On a recent trip to London, Strange Attractor's Mark Pilkington introduced me to Viktor Wynd, a curator and proprietor of The Last Tuesday Society/Little Shop of Horrors, a fantastic gallery cum wunderkammer in London's East End. Upstairs is the art gallery, while the dark basement is packed — and I mean stuffed, to the point of total claustrophobia — with countless curiosities, from odd stuffed beasts to bizarre books, a box of the Rolling Stones' rubbers to a sealed box allegedly containing some of the darkness that Moses brought upon the Egyptions in Exodus. It's not always clear whether Wynd's place is a museum or a shop. And in many ways, that's the point. Fortean Times' Richard Freeman paid him a visit (photo by Etienne Gilfillan):
"I wanted to see how a contemporary wunderkammer might look," he says. Was it meant to be a sort of successor to the late, lamented Potter's Museum of Curiosities?

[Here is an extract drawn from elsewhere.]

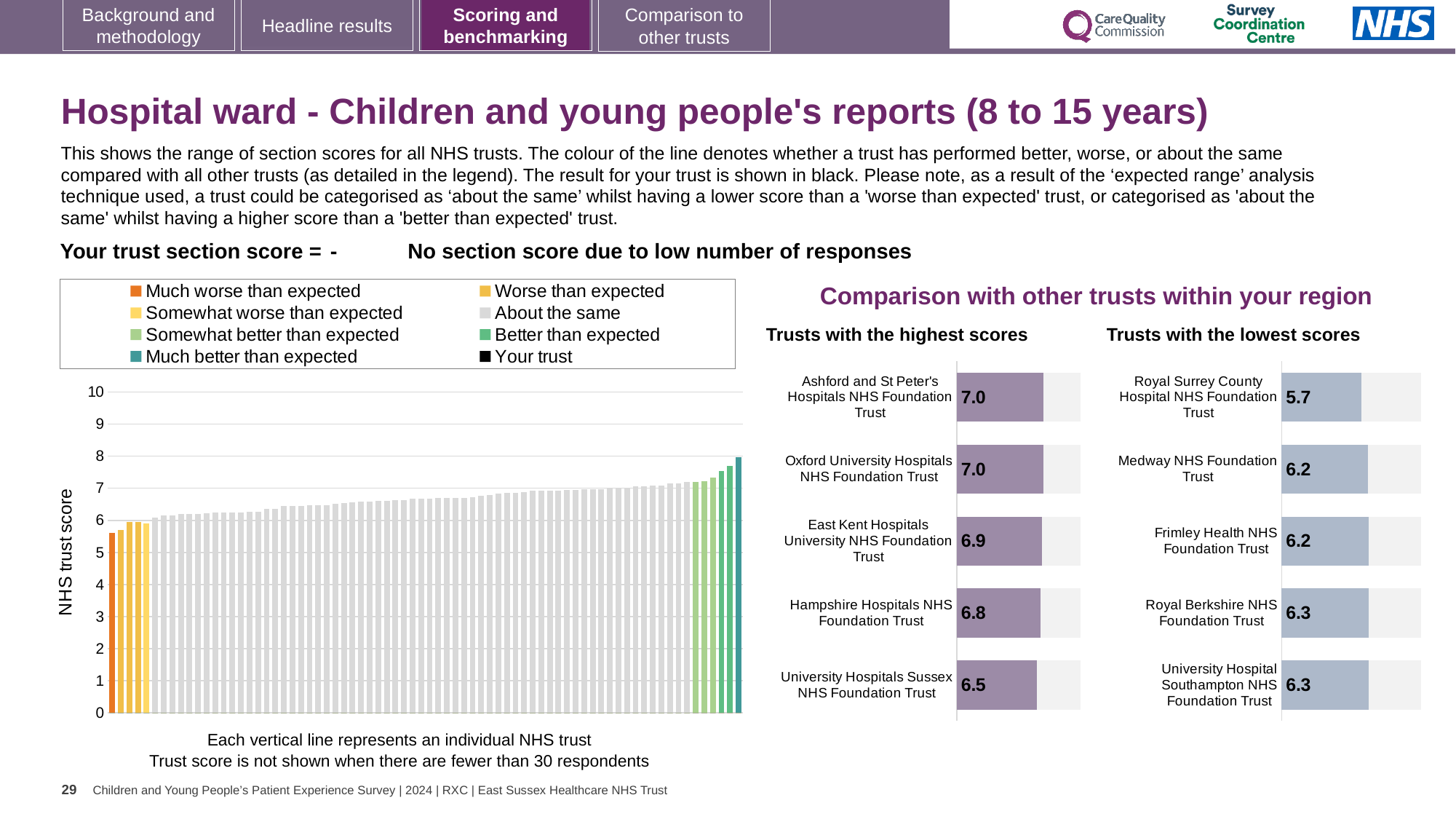
In the 'Trusts with the highest scores' chart, what is the difference between the scores of Ashford and St Peter's Hospitals NHS Foundation Trust and University Hospitals Sussex NHS Foundation Trust? 0.5 In the 'Trusts with the lowest scores' chart, what is the score for Royal Surrey County Hospital NHS Foundation Trust? 5.7 In the 'Trusts with the highest scores' chart, which has the larger score: Hampshire Hospitals NHS Foundation Trust or East Kent Hospitals University NHS Foundation Trust? East Kent Hospitals University NHS Foundation Trust In the 'Trusts with the lowest scores' chart, what is the score for Medway NHS Foundation Trust? 6.2 In the 'Trusts with the highest scores' chart, what is the score for East Kent Hospitals University NHS Foundation Trust? 6.9 In the 'Trusts with the lowest scores' chart, how much higher is Royal Berkshire NHS Foundation Trust's score than Royal Surrey County Hospital NHS Foundation Trust's score? 0.6 In the 'NHS trust score' chart on the left, do the bar values rise or fall from left to right? Rise In the 'Trusts with the highest scores' chart, which trust has the lowest score? University Hospitals Sussex NHS Foundation Trust In the 'Trusts with the lowest scores' chart, which trust has the lowest score? Royal Surrey County Hospital NHS Foundation Trust In the 'Trusts with the highest scores' chart, what is the score for University Hospitals Sussex NHS Foundation Trust? 6.5 What kind of chart is the 'NHS trust score' chart on the left of the slide? Bar chart How many trusts are shown in the 'Trusts with the lowest scores' chart? 5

"I think we're more of an homage to childhood memories of the Pitt Rivers, the Horniman Museum and the John Soane Museum," he says, "Although in my mind it's really a miniature version of the Metropolitan Museum in New York, or Peter the Great's cabinet of curiosities."
So we find a collection of skulls from the victims of Dayak head hunters in Borneo, some dating back to the 12th century. The oldest human skull in the shop is a partially fossilised 10,000-year-old specimen from Papua New Guinea, with a section missing where the fatal axe met the bone.
Just as impressive is one of only two shrunken heads of a Caucasian in Europe. No one knows who the moustachioed white man was, a missionary or an explorer, but he met his end in Ecuador over 100 years ago. Now his scalp and face, shrunken with hot sand, sit in a jar, eyes and mouth sewn shut. Many of the exhibits remind us of our own mortality – perhaps none more so than the preserved erect penis of a man hanged 300 years ago.